Now they are disposed. Yes. I will tell Calzjha there are trees on the Due. She won’t know. No, she knows me too well: she will ask for details. I shall tell her that I buried them on the riverbank. Within view of the Amusatorium.

He threw the bag down, and walked within the gates. The sun dipped behind the quays and the sky turned the color of boiled moosecrab.

*         *         *

 

The moosecrab pink deepened to purple as the Inspector and four deputies stood on the Malabar Flats Ferry dock; the crowd left them much space due to their glowering. The scouts left the Inspector his space, as his glowering had set them on edge.

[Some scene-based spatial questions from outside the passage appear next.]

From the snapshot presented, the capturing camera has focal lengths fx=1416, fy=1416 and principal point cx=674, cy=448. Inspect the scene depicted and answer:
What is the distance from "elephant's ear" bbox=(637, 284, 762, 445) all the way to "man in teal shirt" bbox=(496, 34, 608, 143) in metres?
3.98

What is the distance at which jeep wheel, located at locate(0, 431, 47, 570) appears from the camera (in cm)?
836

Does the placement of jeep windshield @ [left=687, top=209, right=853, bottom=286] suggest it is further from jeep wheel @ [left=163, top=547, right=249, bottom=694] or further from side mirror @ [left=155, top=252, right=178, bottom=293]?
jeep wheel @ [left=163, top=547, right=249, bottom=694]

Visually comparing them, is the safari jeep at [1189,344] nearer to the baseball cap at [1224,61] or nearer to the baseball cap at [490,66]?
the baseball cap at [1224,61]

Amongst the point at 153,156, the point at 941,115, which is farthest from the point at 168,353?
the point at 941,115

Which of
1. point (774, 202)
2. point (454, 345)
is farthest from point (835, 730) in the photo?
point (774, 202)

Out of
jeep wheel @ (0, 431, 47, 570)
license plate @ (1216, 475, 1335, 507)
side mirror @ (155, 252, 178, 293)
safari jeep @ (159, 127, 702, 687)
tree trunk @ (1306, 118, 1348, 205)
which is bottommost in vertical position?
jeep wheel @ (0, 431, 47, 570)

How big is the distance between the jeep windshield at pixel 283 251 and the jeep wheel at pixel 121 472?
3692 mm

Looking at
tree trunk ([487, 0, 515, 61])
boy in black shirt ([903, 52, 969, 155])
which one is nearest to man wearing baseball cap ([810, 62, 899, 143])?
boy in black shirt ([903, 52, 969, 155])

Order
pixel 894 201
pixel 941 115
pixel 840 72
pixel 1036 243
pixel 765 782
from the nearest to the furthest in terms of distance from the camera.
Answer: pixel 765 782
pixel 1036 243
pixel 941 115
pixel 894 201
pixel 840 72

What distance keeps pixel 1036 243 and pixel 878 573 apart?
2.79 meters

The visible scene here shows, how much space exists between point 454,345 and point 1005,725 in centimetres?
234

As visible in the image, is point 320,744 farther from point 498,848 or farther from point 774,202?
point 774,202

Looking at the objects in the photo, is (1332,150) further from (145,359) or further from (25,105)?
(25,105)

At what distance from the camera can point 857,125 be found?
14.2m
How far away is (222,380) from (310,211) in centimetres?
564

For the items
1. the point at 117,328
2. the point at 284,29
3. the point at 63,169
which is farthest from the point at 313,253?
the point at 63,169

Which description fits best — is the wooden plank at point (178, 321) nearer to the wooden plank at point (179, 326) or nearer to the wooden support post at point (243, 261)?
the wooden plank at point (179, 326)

Tall, dark Bookwright stepped from the ferry, his proud swagger a contrast to his grim associates. Within the crowd, he resorted to euphemisms:

“I found this bag,” he said of his theft. “When our guest stood, he did look terribly distracted. Some message child bumped him, the bags got confused, and my second intern slipped away easy.”

He was filched in a two-person bump? What simple work to steal from this “Mad Earl”!

The Inspector narrowed his eyes. “Where is our guest now?”

“He is at the Due! My interns seek him. One will meet us at the dock with his location.”

“Give me the bag,” said the Inspector.

With more swaggering before his peers, the deputy handed the bag to his superior.

Mehzadapt jerked the bag open. He shoved away icy slush and picked open the cloth.

The Inspector forgot to be angry. He grimaced, then shook his head as he was honestly and thoroughly dumbfounded:

What esoteric mayhem is this man up to?

Behind Mehzadapt’s shoulder, Tlezjoy and Varalam peeked inside.

“That crab must have put up quite a fight,” Tlezjoy remarked.